'You Are Your Brand:' Using Social Media to Find a Job
Today we share some ideas for job hunters about presenting yourself online.
Ben Kirshner is chief executive of a New York company he started in two thousand four. Elite SEM, or search engine marketing, has about twenty-five employees. Many companies use headhunters -- recruiting services that find workers for high-paying positions. But Mr. Kirshner says that can be costly.
BEN KIRSHNER: "Probably, for a one-hundred-fifty-thousand-dollar-a-year employee it would cost me in the range of ten to fifteen thousand dollars."
He saves money by advertising jobs online and using social media. Sometimes finding the right person this way can take time. But recently Mr. Kirshner posted a job on the advertising site Craigslist.

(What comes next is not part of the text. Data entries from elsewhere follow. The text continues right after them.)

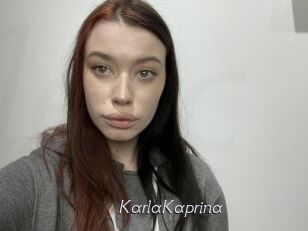 KarlaKaprina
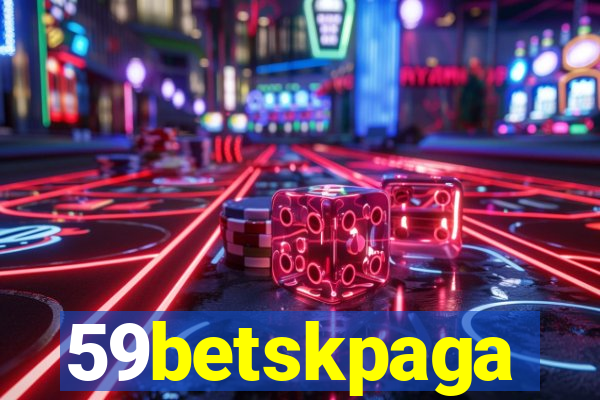 59betskpaga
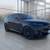 2023 Land Rover Range Rover Sport SE Dynamic 2 thumbnail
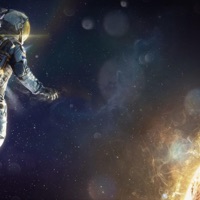 Perfect Pictures - Single - Yun Fajita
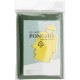 poncho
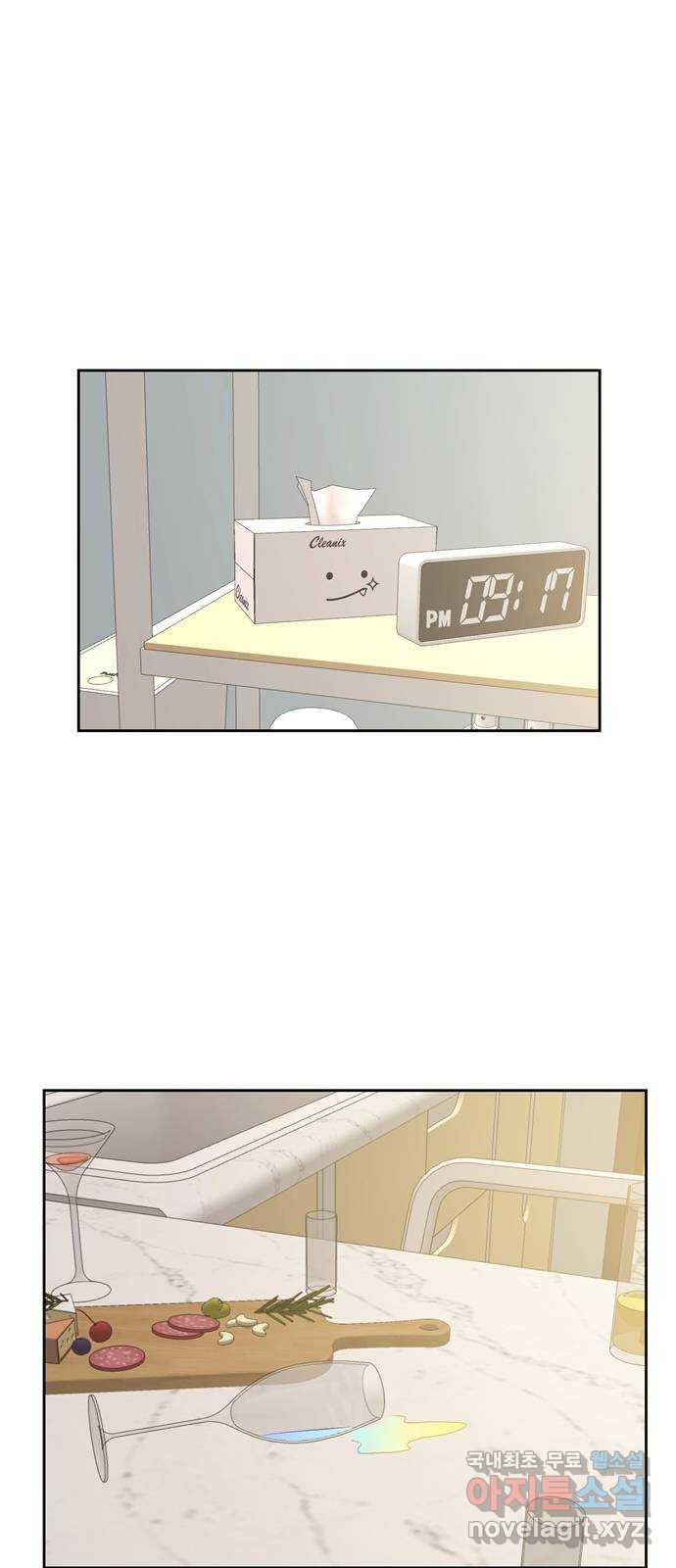 1667108329734av9gxo0r00b.jpeg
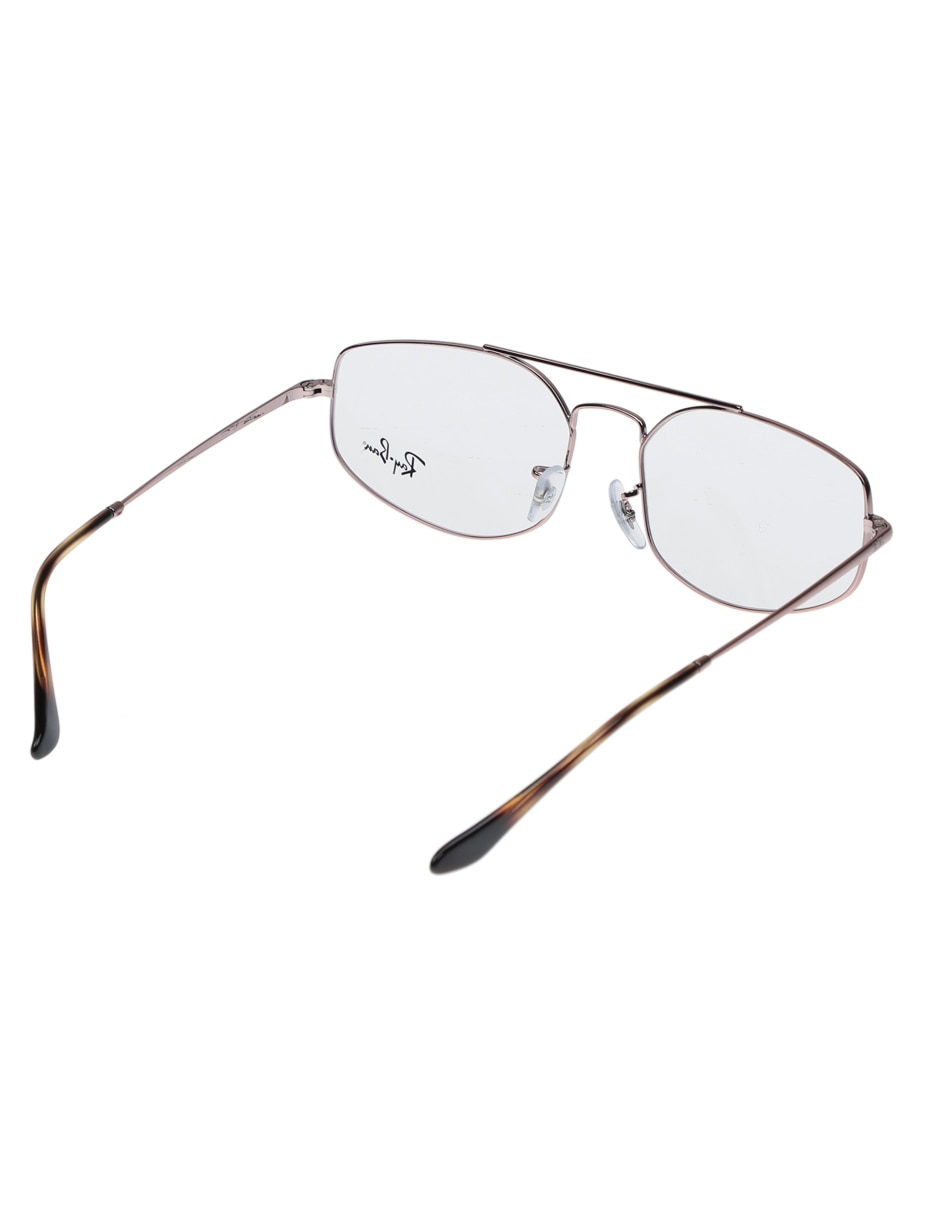 Armanzon Evolution unisex 4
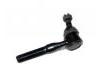 Tie Rod End:ZZL0-32-290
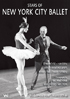 Stars Of New York City Ballet: Bell Telephone Hour Telecasts: 1959-1966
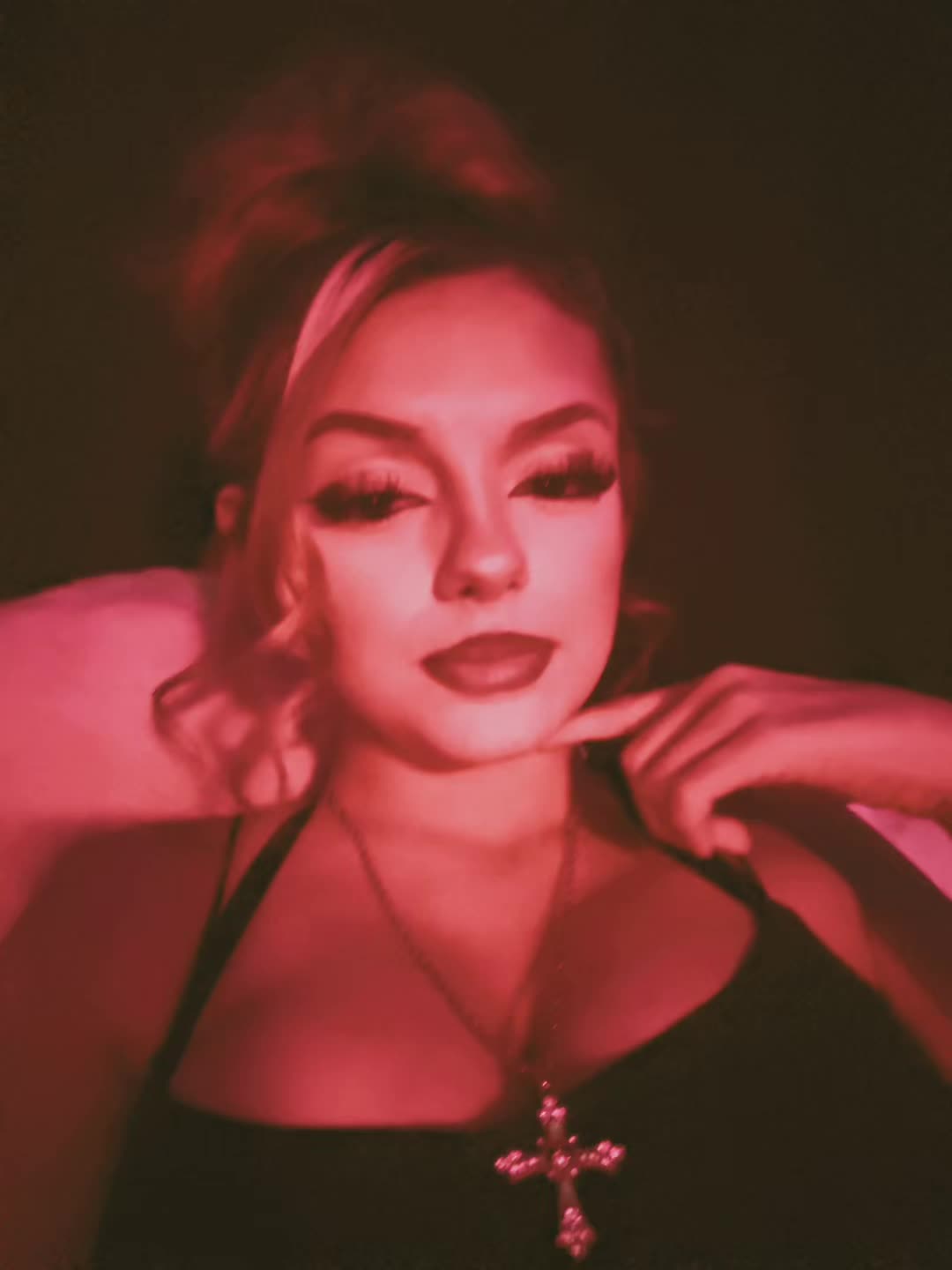 @Keyla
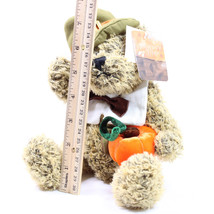 Item image 13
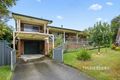 Property photo of 93 Woolana Avenue Halekulani NSW 2262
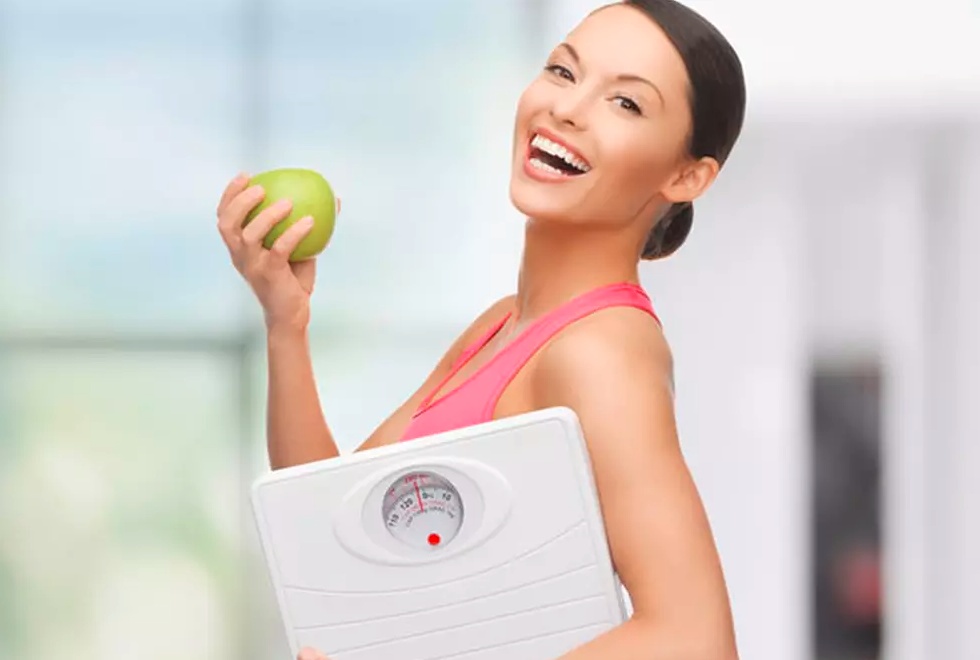 تجربتي رجيم قاراطاي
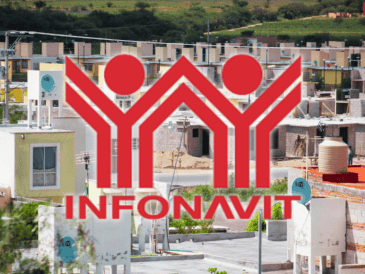 La nueva legislación ordena la constitución de una filial al Infonavit, en términos de la legislación mercantil, para construir viviendas. SUN / ARCHIVO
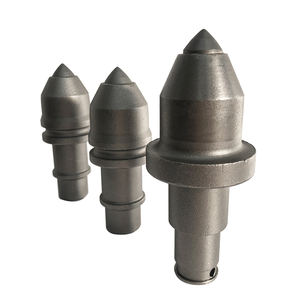 Máy Nghiền Chọn Cho Đường Hầm Đá Nhàm Chán Máy/Khai Thác Mỏ Khoan <span class=keywords><strong>Bit</strong></span> <span class=keywords><strong>Cutter</strong></span> Picks - Product Image 2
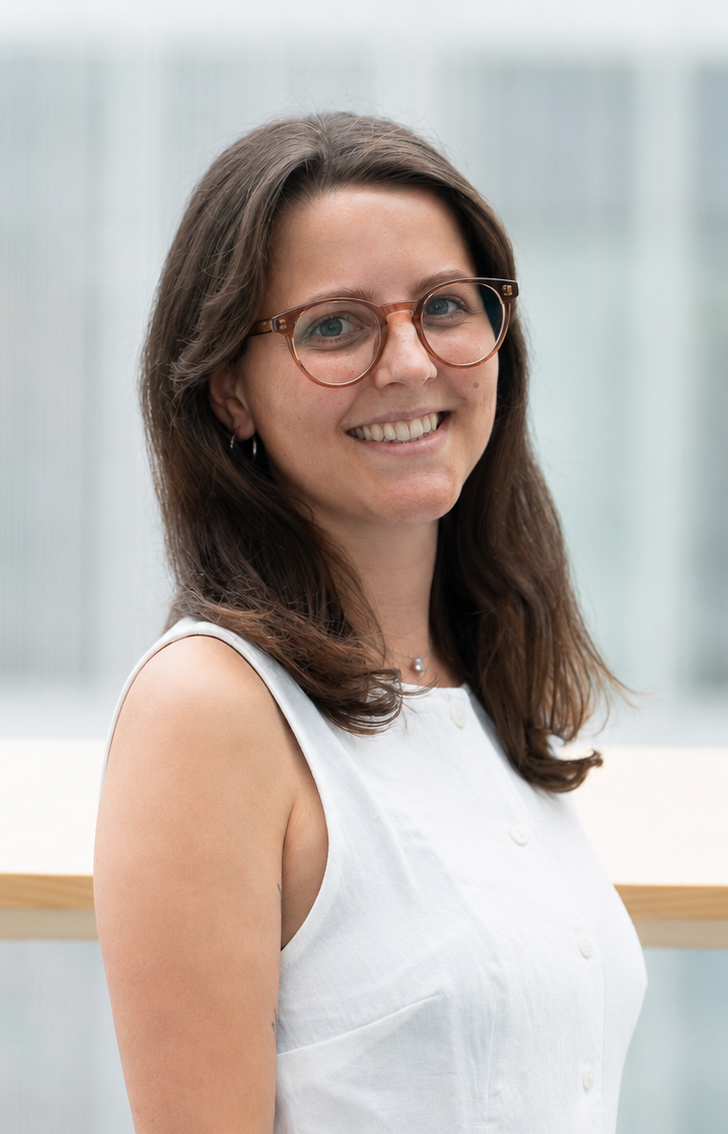 Ines Bergerweiss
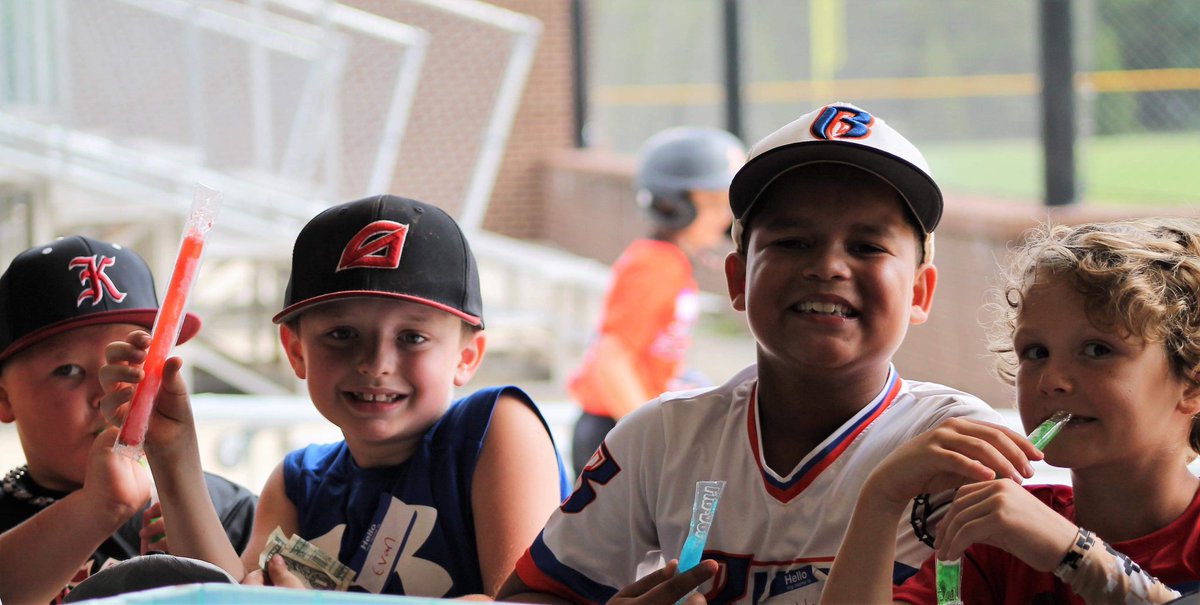 AHS_BSBL's tweet photo. Recap of Day 2 of our Youth Camp!! 📸
Thanks to all of our young Black Bears for coming out for our youth camp. Had a blast with these kids. The future looks bright!
#GoBears🐻x #AustinMade🏴 https://t.co/rK08NWgbVn
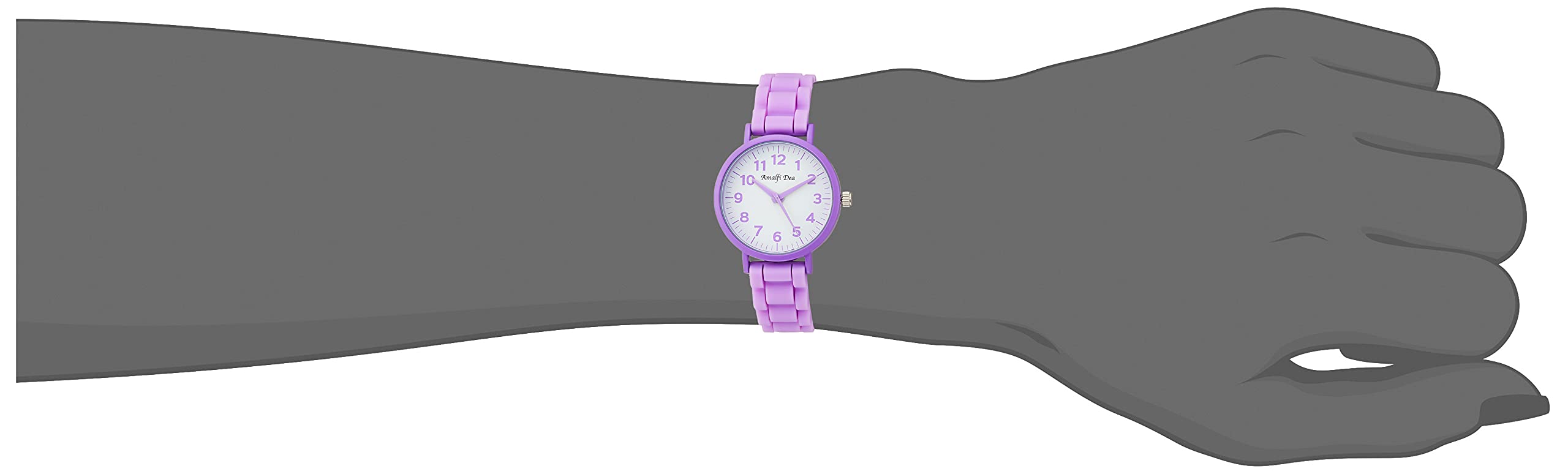 ARIES WW20050A-200 WATCH
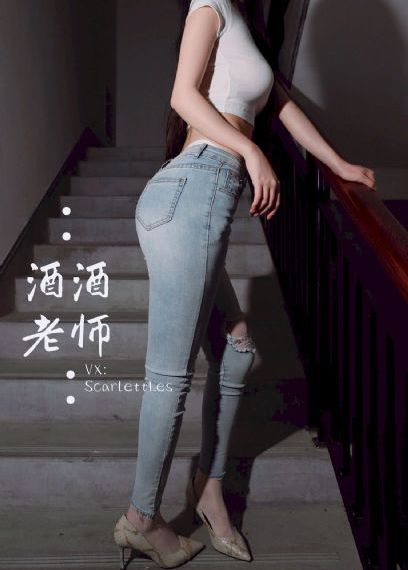 爱情岛免费论坛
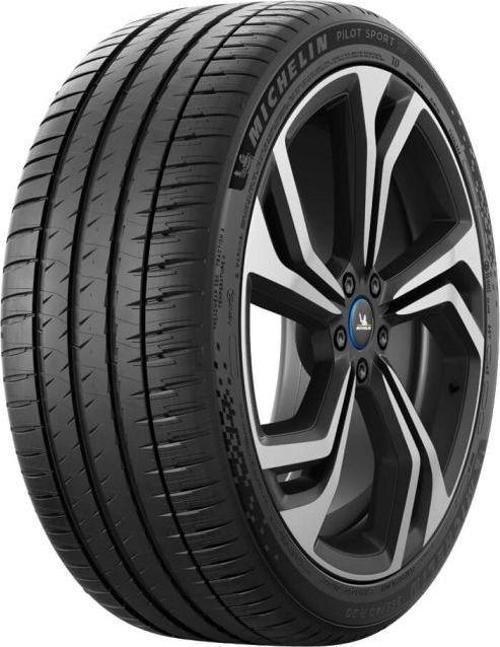 Pilot Sport EV Acoustic 255/45R19 104W XL (Yaz) (2023)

He says he had one hundred fifty good candidates within four hours.
He says his company does not use sites that offer to search the Web for information about job candidates. His company does that itself. Social networks and other websites can provide a lot of details about people's lives. As Ben Kirshner points out, that may even include personal information that employment laws prevent employers from asking.
BEN KIRSHNER: "Things we are not legally allowed to ask in an interview, we can find because they're publicly displaying it on the social networks."
Leslie Stevenson directs the Career Development Center at the University of Richmond in Virginia. For young job-seekers, she says, the barrier between public and private is changing.